Skin Diseases in Klinefelter Syndrome

Special Article - Klinefelter’s Syndrome

Austin Andrology. 2017; 2(1): 1013.

Skin Diseases in Klinefelter Syndrome

Krause WKH*

Department of Dermatology and Allergology, University Hospital Marburg, Germany

*Corresponding author: Walter K. H. Krause, Department of Dermatology and Allergology, University Hospital Marburg, Heuchelheim, Germany

Received: May 02, 2017; Accepted: May 25, 2017; Published: June 01, 2017


The prevalence of skin diseases in men with Klinefelter syndrome in general is identical to that in men with normal genotype. However, there are some typical diseases which occur with enhanced frequency in Klinefelter syndrome. These include X-linked genodermatoses, which are normally lethal in male offspring, leg ulcer in younger men, male breast cancer and gynecomastia. The clinical features of these diseases are described in the paper.

Keywords: X-linked genodermatoses; Leg ulcer; Morbus Paget; Gynecomastia

X-linked Genodermatoses

Usually, genes of one of the X chromosomes are inactivated in women (Lyonization). Thus X-linked genodermatoses are observed only in women, when the mutation is lethal in male offspring. This concerns the following syndromes: incontinentia pigmenti, focal dermal hypoplasia, Conradi-Hünermann-Happle syndrome, oralfacial- digital syndrome type 1 and MIDAS (microphthalmia, dermal aplasia and sclerocornea) syndrome, as well as in various X-linked non-lethal phenotypes, such as hypohidrotic ectodermal dysplasia of Christ-Siemens-Touraine, IFAP (ichthyosis follicularis-alopeciaphotophobia) syndrome and X-linked dyskeratosis congenita [1].

The two X chromosomes present in males with Klinefelter syndrome offer the potential that also males suffer from the syndromes mentioned above. Only a minor group, however, was observed until now and reported in the literature.

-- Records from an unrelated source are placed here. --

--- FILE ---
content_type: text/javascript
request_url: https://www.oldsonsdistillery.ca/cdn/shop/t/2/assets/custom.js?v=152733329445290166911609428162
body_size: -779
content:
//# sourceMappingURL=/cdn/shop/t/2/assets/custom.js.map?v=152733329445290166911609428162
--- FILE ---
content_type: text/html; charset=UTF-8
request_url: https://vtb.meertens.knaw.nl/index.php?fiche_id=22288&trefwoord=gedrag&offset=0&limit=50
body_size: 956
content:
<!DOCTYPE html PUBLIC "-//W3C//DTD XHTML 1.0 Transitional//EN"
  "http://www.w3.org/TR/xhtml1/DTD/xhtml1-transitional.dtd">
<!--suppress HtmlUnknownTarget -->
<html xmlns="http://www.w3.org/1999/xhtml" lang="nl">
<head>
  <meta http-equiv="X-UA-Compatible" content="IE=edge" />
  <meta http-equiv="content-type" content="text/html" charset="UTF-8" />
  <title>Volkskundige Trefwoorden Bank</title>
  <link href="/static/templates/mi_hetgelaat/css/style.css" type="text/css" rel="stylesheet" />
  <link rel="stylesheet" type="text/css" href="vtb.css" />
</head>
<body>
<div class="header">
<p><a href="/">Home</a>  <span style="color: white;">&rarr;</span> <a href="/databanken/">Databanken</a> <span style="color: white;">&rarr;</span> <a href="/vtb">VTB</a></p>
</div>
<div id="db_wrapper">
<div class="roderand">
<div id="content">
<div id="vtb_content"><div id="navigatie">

Incontinentia pigmenti (OMIM 308300, cytogenetic location Xq28) is caused by mutations in the NEMO gene in the IKK-gamma gene. The syndrome is an X-linked dominant disorder and is usually lethal prenatally in males. The 47, XXY karyotype is one of the mechanisms by which males may survive the effects of inheriting a lethal mutation. Seven cases of male IP and Klinefelter syndrome have been published in the literature until 2010 [2].

The clinical features of incontinentia pigmenti comprise linear skin lesions: early blistering with eosinophilia, eruption of hyperkeratotic lesions, hyper pigmentation along the lines of Blaschko, and dermal scarring (Figure 1).